Now that the budget is finally approved, lawmakers can begin to collect their pay withheld since the April 1 budget deadline. Each has had more than $30,000 in base pay withheld under the decade-old law.
The Democrat-led Assembly had already passed its budget bills in June at the end of the regular session.
In the end, even the three Democratic senators who withheld their votes to force discussion on the empowerment plan for SUNY and CUNY agreed to vote on the final budget bill. The empowerment bill would give the universities the power to grow, set their own tuition and enter into private partnerships to develop hotels and other projects.
"The empowerment is a huge disappointment," said Sen.
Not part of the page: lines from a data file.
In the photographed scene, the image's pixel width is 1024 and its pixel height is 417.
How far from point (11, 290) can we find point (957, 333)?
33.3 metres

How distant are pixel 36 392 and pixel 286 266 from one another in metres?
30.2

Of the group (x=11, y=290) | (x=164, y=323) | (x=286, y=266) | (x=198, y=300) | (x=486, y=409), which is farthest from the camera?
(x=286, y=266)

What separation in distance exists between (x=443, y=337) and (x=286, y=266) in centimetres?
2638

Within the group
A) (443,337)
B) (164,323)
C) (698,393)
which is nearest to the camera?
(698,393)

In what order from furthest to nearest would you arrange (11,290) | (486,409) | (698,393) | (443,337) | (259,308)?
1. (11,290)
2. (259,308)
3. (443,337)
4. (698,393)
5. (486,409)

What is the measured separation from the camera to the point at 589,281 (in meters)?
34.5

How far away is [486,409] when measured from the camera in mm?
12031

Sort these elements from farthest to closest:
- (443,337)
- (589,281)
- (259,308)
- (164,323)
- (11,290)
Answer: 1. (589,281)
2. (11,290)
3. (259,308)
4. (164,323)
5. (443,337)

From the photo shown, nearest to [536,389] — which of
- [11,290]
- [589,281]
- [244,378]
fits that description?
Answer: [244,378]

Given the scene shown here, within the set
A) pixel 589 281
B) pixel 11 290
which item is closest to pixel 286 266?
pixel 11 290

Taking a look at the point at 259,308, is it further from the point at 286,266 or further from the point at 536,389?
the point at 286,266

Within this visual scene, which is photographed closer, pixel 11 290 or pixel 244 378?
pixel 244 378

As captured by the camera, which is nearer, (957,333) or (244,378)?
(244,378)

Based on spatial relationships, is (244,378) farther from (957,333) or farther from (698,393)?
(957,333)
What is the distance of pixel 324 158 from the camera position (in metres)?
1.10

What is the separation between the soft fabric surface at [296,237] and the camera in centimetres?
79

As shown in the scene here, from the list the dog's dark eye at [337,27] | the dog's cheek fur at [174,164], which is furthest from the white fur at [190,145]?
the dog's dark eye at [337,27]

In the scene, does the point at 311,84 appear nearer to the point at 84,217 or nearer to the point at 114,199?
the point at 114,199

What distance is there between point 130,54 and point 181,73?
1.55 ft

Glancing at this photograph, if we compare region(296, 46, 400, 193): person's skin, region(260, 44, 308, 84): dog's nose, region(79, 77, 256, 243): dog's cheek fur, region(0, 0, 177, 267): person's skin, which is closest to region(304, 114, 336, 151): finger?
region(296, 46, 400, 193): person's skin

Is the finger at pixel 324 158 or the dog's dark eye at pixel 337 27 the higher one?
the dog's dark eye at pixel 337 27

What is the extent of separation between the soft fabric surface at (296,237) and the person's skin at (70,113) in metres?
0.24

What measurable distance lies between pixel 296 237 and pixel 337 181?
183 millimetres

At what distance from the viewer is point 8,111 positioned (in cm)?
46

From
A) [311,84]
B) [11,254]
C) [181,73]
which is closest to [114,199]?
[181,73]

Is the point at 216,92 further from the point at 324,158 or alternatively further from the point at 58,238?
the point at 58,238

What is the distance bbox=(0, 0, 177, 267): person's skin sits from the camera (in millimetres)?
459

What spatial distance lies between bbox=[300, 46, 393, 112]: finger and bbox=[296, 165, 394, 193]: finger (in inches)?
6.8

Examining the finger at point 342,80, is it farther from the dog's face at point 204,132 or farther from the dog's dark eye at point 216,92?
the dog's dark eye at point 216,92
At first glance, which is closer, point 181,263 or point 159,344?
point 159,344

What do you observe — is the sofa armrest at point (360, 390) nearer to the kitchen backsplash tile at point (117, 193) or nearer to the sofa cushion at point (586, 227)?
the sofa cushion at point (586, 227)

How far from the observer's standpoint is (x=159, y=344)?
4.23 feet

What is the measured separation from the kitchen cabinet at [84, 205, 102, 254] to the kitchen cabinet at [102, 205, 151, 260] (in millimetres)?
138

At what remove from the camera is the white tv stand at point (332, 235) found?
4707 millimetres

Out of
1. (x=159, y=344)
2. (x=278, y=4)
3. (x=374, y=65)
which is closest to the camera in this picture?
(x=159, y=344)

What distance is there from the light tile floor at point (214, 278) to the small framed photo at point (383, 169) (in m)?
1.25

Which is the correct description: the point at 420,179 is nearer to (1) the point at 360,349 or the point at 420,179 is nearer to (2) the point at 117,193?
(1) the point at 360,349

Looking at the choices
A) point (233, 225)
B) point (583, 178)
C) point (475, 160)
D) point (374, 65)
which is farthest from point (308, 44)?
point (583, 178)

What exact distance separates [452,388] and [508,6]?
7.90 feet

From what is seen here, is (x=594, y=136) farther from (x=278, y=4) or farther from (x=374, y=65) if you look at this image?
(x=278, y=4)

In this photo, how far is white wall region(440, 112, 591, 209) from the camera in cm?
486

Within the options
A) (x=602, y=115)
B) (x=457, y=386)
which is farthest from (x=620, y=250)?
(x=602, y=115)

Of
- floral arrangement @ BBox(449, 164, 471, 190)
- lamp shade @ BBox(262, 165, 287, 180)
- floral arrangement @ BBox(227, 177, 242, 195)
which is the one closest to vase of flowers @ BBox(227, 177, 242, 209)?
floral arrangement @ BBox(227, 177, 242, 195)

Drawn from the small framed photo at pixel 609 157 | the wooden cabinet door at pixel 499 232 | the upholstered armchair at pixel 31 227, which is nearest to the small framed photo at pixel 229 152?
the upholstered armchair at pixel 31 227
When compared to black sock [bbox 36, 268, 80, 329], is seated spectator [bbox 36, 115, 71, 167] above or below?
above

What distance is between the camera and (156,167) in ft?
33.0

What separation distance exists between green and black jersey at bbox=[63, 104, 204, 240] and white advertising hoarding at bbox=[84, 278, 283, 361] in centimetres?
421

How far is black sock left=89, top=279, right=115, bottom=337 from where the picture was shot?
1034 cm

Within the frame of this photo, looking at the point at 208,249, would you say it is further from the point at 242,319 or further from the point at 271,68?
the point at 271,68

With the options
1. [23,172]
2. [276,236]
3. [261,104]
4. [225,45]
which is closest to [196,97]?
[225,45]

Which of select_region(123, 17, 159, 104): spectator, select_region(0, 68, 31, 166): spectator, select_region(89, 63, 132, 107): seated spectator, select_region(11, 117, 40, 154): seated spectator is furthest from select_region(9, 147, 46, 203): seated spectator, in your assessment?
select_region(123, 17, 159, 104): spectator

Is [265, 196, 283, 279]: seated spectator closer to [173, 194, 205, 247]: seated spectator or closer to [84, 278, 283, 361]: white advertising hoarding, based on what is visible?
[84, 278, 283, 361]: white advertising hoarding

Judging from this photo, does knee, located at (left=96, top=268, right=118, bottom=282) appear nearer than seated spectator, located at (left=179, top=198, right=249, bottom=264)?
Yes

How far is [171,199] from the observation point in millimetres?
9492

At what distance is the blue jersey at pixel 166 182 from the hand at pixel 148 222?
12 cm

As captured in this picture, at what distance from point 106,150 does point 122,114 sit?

Neil Breslin of Albany County, one of the three. "But I'm not going to hold the budget up."
The latest a state budget was adopted was Aug. 11, 2004.
"We couldn't set a record," said Sen. William Stachowski of Buffalo, another of the three. "We've given it five weeks."
The 2010-11 budget totals about $136 billion, after Paterson vetoed about 6,700 spending items the Legislature added to Paterson's approved budget proposal, including $190 million in pork-barrel grants for lawmakers to send to health, social service and civic groups in their districts.
The Senate and Assembly agreed, at Paterson's insistence, on a contingency plan to deal with the possibility that $1 billion in promised Medicaid reimbursement won't come from Washington. Starting in September, Paterson will exact across-the-board funding cuts and in December will provide a more comprehensive plan, with the Legislature's input, to compensate for any lost aid.
The Assembly, Senate and governor also agreed to remove a new tax on wealthy hedge fund managers from Paterson's budget proposal. Officials fear the tax would drive the managers and their big paychecks to Connecticut, a concern underscored by a public recruitment effort by Connecticut officials.
The Senate overwhelmingly approved Paterson's property tax cap, although it has little support in the Assembly.
Paterson told WSYR Radio in Syracuse on Tuesday that if the Assembly doesn't return to Albany in the coming weeks to consider the bill as promised, then he may compel them to Albany in October — the height of the election season — to consider whether to approve it or reject it.
"When 80 percent of New York's residents want a property tax cap and (taxes are) literally driving people out of the state, that's exactly what will happen if it isn't addressed in later August or September," Paterson said.
The budget bill passed along party lines, 32-28.
Major elements of the budget include:
—Eliminating the sales tax exemption on clothing and shoes costing under $110. The exemption would end in October, then return April 1, but exempt clothing and shoes worth $55. The $110 exemption would return April 1, 2012. That is supposed to bring in $330 million.
—Cutting in half the charitable deductions for New Yorkers making $10 million a year.
—Expanding the hours of the Quick Draw gambling game run by the Lottery Division, often in bars, and expanding the hours of video slot machines at race tracks.
—Delaying $100 million in business tax breaks.